Preview of Coming Attractions: American Electric Power v. State of Connecticut
The U.S. Supreme Court recently announced the scheduling of oral arguments in the biggest (actually, the only) environmental case of its current Term: American Electric Power v. State of Connecticut. The justices will hear arguments on April 19th, and render their decision in this major climate change case by the end of June. Already, however, some interesting factoids and subplots have developed.
This case raises three distinct legal questions of interest to climate change mavens and environmental lawyers and academics generally: 1) whether the states and private land trusts that have brought this public nuisance action against the owners of Midwestern coal-fired power plants have standing to sue; 2) whether the federal common law of nuisance remains a viable legal theory in the climate change litigation arsenal or, instead, common law nuisance claims have been displaced by federal environmental statutes; and 3) whether plaintiffs’ efforts to invoke public nuisance law to address the climate change impacts of greenhouse gas emissions from defendants’ power plants constitute a non-justiciable “political question.”

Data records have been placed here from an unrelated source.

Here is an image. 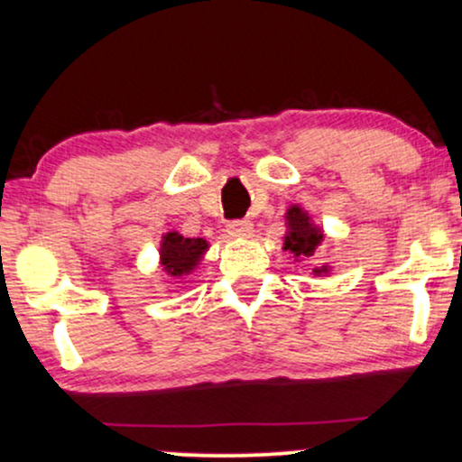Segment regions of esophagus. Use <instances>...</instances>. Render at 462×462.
Wrapping results in <instances>:
<instances>
[{"label":"esophagus","instance_id":"34e87169","mask_svg":"<svg viewBox=\"0 0 462 462\" xmlns=\"http://www.w3.org/2000/svg\"><path fill=\"white\" fill-rule=\"evenodd\" d=\"M226 232L232 238H249L252 236L254 227H252V221H232V224H227Z\"/></svg>","mask_w":462,"mask_h":462}]
</instances>
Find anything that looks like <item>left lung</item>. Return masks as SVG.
<instances>
[{"label": "left lung", "mask_w": 462, "mask_h": 462, "mask_svg": "<svg viewBox=\"0 0 462 462\" xmlns=\"http://www.w3.org/2000/svg\"><path fill=\"white\" fill-rule=\"evenodd\" d=\"M286 236H284V252L293 254L295 261L300 258H310L315 256L317 247L321 245L323 241V232L319 226H315L310 221V217L306 210H301L300 206H291L286 210ZM315 275H328L330 273V267L323 264V267L312 269Z\"/></svg>", "instance_id": "8db88e82"}]
</instances>
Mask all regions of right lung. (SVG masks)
I'll list each match as a JSON object with an SVG mask.
<instances>
[{"instance_id":"right-lung-1","label":"right lung","mask_w":462,"mask_h":462,"mask_svg":"<svg viewBox=\"0 0 462 462\" xmlns=\"http://www.w3.org/2000/svg\"><path fill=\"white\" fill-rule=\"evenodd\" d=\"M208 243L204 238H184L180 232H167L161 241V264L173 278L189 275L204 258Z\"/></svg>"}]
</instances>
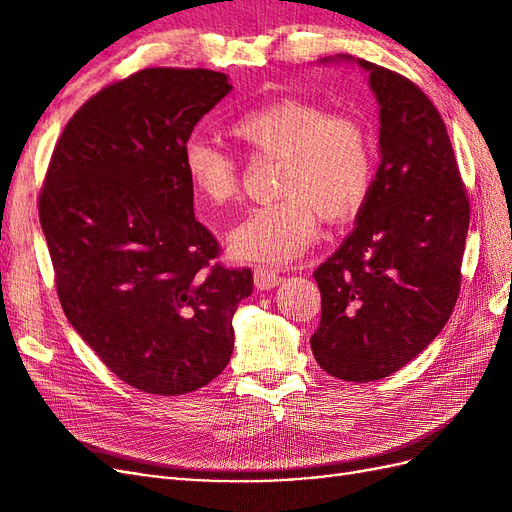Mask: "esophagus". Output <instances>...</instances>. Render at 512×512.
Returning <instances> with one entry per match:
<instances>
[{"label": "esophagus", "mask_w": 512, "mask_h": 512, "mask_svg": "<svg viewBox=\"0 0 512 512\" xmlns=\"http://www.w3.org/2000/svg\"><path fill=\"white\" fill-rule=\"evenodd\" d=\"M280 282H282V275L277 273L275 269H267V267H256L254 269V284H256V288L271 290Z\"/></svg>", "instance_id": "34e87169"}]
</instances>
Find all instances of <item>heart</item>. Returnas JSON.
I'll use <instances>...</instances> for the list:
<instances>
[{"instance_id":"obj_1","label":"heart","mask_w":512,"mask_h":512,"mask_svg":"<svg viewBox=\"0 0 512 512\" xmlns=\"http://www.w3.org/2000/svg\"><path fill=\"white\" fill-rule=\"evenodd\" d=\"M228 132L254 160H280L275 192L282 198L252 209L228 237L241 260L284 265L303 256L318 235L320 215L331 224L352 220L374 192L376 147L356 115L277 98L250 108ZM183 173L211 207L239 196L237 158L203 138L183 145Z\"/></svg>"}]
</instances>
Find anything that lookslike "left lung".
Masks as SVG:
<instances>
[{
  "mask_svg": "<svg viewBox=\"0 0 512 512\" xmlns=\"http://www.w3.org/2000/svg\"><path fill=\"white\" fill-rule=\"evenodd\" d=\"M359 66L380 104L382 160L352 235L314 271L322 314L309 339L318 365L346 382L391 376L444 329L470 226L438 108L406 76L365 59Z\"/></svg>",
  "mask_w": 512,
  "mask_h": 512,
  "instance_id": "8db88e82",
  "label": "left lung"
}]
</instances>
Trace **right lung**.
<instances>
[{"label":"right lung","mask_w":512,"mask_h":512,"mask_svg":"<svg viewBox=\"0 0 512 512\" xmlns=\"http://www.w3.org/2000/svg\"><path fill=\"white\" fill-rule=\"evenodd\" d=\"M232 87L205 68L108 83L61 132L38 196L61 307L113 374L185 395L228 365L250 269H228L194 220L183 145Z\"/></svg>","instance_id":"add662e5"}]
</instances>
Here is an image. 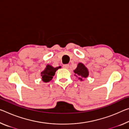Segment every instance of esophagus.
I'll return each instance as SVG.
<instances>
[{"label":"esophagus","instance_id":"esophagus-1","mask_svg":"<svg viewBox=\"0 0 129 129\" xmlns=\"http://www.w3.org/2000/svg\"><path fill=\"white\" fill-rule=\"evenodd\" d=\"M69 67V64H65L63 65V68H65V69H68Z\"/></svg>","mask_w":129,"mask_h":129}]
</instances>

As such, AEP v. Connecticut shapes up as the most important environmental case to reach the Supreme Court since at least 2007’s Massachusetts v. USEPA decision–another climate change case.
Now to the back-stories and legal gossip: first, the litigating states (including California) and environmental interests were sorely disappointed when the Obama Administration’s Solicitor General–representing the Tennessee Valley Authority–filed a brief urging the Court to grant certiorari in the case. And grant certiorari, of course, the Court did this past December.
Second, in setting the case for oral arguments on April 19th, the Court confirmed what the state and land trust plaintiffs had feared: Justice Sotomayor has recused herself from the case. The likely reason: Sotomayor was a member of the 3-judge panel of the Second Circuit Court of Appeals that heard oral arguments when the AEP case was before that court. After argument but before the case was decided, Sotomayor was nominated and subsequently confirmed to the Supreme Court. And when the Second Circuit ultimately decided AEP in 2009, Sotomayor’s name was nowhere to be found on the decision; instead, it was a two-member panel that ruled in favor of the states’ and land trusts’ public nuisance claim, rejecting defendants’ standing and political question defenses in the process. It’s unclear why, under these circumstances, Sotomayor felt compelled to recuse herself from the case once it reached the Supreme Court. But her absence from the bench on April 19th means that the states’ and land trusts’ odds of preserving their win in the Second Circuit–already long–grow even longer.
The most recent (and most bizarre) development in the case was reported by Greenwire this past Friday: Harvard Constitutional Law Professor Larry Tribe, who had attempted to appear in this case as counsel of record for an industry group supporting reversal of the Second Circuit decision, was reportedly directed by the U.S. Justice Department to remove his name from the brief. And the industry amicus brief was duly re-filed–without Tribe’s name on–it as a result. Tribe spent a relatively short time in the Obama Justice Department as a designated “Special Counsel,” and DOJ apparently didn’t want the good professor making formal appearances before the Supreme Court that DOJ thought could be unfairly attributed to the government.